Sunday, January 24, 2010

It seems a good time to recommend Eddi Reader's Deluxe Edition of The Songs of Robert Burns. It got her an MBE in 2006. The original album contained 11 tracks, ending in 'Auld Lang Syne' but she has since added 7 more songs. As such, it can be heard as two sequences, like an LP.

To those who don't know Burns's work well, it's a fine primer. It contains 'My Love is Like a Red Red Rose,' Dylan's 'inspiration,' according to the MTV campaign, and his 'Highlands' was inspired by a slight poem by Burns.

It also contains 'Green Grow the Rashes O,' his tribute to women:

The sweetest hours that e'er I spent
were spent among the lasses, O

whose title forms the chorus of REM's 'Green Grow the Rushes' and, according to some, the source of the word 'gringo.' The men of the 71st regiment of Foot (Macleod's Highlanders) who were taken prisoner in Buenos Aires in 1806 loved singing the song so much that they were nicknamed 'green-grows' by the Spanish born population.

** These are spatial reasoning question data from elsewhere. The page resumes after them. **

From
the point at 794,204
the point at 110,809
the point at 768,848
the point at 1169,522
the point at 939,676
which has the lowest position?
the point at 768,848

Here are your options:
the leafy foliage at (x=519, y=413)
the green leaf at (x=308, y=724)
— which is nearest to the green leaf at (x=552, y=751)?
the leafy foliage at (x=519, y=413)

'Ae Fond Kiss' was written to mark the end of Burns and Nancy McLehose's love affair. 'These exquisitely affecting stanzas contain the essence of a thousand love tales,' wrote Sir Walter Scott. It's sung by Eddi with the knowledge that however much he pledged his love, Burns still returned to his wife.

She closes the expanded album with 'A' all the Airts,' a love song written to his wife and mother of his children, Jean.

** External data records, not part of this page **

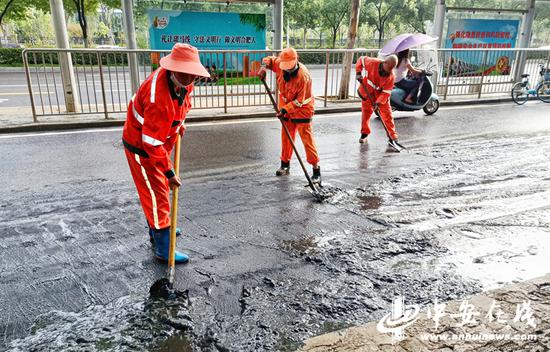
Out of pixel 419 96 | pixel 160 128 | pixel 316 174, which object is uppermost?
pixel 160 128

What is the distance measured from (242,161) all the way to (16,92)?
10.8m

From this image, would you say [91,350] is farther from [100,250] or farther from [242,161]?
[242,161]

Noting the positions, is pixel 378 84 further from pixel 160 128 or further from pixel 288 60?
pixel 160 128

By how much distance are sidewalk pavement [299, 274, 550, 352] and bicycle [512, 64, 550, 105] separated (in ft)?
36.0

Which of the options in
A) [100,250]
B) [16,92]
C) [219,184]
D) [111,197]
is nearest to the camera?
[100,250]

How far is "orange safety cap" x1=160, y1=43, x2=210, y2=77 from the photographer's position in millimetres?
3043

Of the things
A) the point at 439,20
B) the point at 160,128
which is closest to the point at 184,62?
the point at 160,128

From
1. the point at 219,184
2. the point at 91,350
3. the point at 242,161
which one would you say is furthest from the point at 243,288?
the point at 242,161

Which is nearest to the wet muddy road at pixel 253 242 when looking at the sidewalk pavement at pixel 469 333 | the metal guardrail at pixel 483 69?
the sidewalk pavement at pixel 469 333

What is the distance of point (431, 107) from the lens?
10.2 m

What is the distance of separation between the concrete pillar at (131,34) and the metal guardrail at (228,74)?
0.17 meters

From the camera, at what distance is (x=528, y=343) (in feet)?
7.88

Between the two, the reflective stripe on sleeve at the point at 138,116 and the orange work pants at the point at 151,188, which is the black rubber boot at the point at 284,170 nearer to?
the orange work pants at the point at 151,188

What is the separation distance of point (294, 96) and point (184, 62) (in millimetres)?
2259
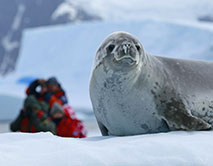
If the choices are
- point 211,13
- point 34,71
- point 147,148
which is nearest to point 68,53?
point 34,71

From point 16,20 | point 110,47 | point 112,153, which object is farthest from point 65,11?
point 112,153

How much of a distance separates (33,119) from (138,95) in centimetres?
184

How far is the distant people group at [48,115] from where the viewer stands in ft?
11.7

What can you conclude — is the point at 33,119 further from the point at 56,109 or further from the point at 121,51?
the point at 121,51

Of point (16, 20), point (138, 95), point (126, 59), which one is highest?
point (16, 20)

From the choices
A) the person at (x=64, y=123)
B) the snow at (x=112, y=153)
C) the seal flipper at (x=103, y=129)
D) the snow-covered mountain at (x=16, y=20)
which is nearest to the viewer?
the snow at (x=112, y=153)

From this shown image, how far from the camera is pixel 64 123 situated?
3791mm

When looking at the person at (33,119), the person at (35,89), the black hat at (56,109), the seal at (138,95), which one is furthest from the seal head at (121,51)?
the person at (35,89)

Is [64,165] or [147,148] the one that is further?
[147,148]

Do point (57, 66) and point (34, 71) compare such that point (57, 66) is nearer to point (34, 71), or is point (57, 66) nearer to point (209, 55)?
point (34, 71)

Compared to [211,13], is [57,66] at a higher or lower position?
lower

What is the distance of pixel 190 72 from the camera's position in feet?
7.76

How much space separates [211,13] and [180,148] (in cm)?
2559

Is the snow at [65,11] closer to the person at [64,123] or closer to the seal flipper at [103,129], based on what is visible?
the person at [64,123]
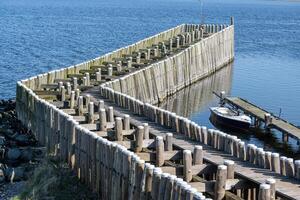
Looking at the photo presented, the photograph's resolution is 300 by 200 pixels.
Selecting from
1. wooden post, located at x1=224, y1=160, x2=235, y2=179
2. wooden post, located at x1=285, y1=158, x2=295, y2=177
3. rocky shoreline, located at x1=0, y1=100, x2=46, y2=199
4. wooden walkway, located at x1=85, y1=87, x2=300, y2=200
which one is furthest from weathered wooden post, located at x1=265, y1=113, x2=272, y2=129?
wooden post, located at x1=224, y1=160, x2=235, y2=179

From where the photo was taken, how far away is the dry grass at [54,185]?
856 inches

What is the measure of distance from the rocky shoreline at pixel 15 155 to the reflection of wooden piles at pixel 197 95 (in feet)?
59.4

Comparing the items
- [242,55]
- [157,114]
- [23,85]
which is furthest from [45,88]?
[242,55]

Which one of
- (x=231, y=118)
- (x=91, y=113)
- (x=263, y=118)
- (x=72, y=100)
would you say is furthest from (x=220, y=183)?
(x=231, y=118)

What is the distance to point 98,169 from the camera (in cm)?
2133

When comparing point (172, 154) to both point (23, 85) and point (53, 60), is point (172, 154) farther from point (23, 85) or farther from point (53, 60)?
point (53, 60)

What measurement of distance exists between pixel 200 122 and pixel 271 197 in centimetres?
3000

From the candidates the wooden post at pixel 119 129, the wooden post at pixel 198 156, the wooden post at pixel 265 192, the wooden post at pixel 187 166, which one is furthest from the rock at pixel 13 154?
the wooden post at pixel 265 192

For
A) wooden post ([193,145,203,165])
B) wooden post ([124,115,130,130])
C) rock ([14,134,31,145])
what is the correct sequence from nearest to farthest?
wooden post ([193,145,203,165]) < wooden post ([124,115,130,130]) < rock ([14,134,31,145])

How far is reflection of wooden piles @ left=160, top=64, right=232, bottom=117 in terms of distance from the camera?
50487mm

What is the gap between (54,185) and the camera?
22188 mm

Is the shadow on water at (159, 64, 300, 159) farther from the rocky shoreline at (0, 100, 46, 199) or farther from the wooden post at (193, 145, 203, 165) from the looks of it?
the wooden post at (193, 145, 203, 165)

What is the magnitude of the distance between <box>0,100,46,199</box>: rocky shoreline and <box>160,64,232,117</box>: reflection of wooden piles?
59.4 ft

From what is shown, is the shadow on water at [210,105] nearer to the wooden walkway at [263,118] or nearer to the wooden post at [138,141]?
the wooden walkway at [263,118]
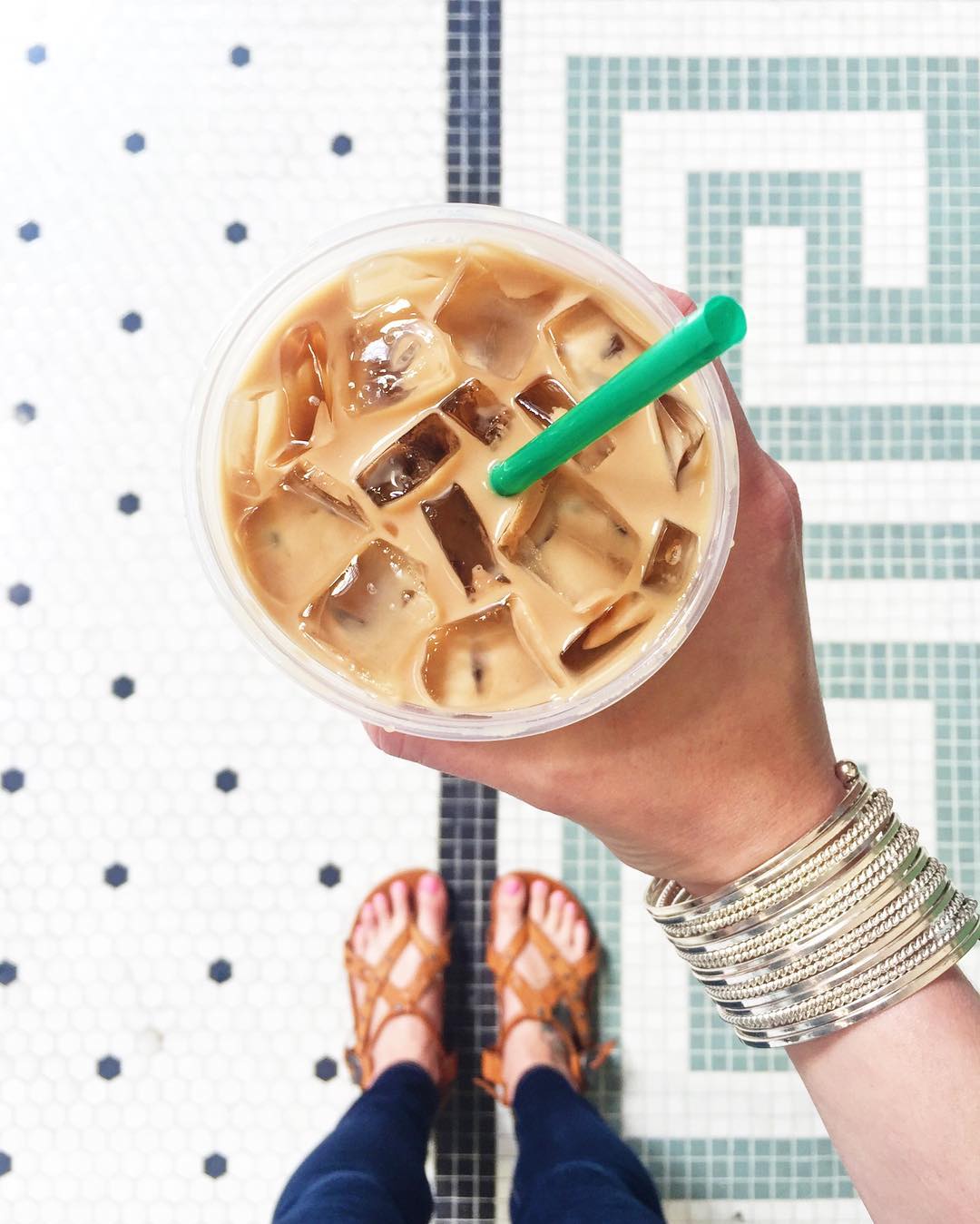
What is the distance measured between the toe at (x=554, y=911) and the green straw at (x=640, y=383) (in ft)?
3.24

Throughout, Eddi is backed by a fantastic band which includes John McCusker and Boo Hewerdine, and the lyrics are clearly the result of a vibrant oral tradition:

there's ne'er a flower that blooms in May that's half so welcome as thou art

is *one* line from 'Willie Stewart.' It's a pleasure to hear it all fit together.

There are also lines more complex in meaning, such as:

Deep in heart wrung tears I'll pledge thee
Warring sighs and groans I'll wage thee.

Burns wrote with little concern for the range of the human voice, fitting his lyrics to fiddle melodies. As a consequence, his songs have commonly been performed by baritone and classically-trained singers. Eddi has changed this, putting the lyrics' meaning first.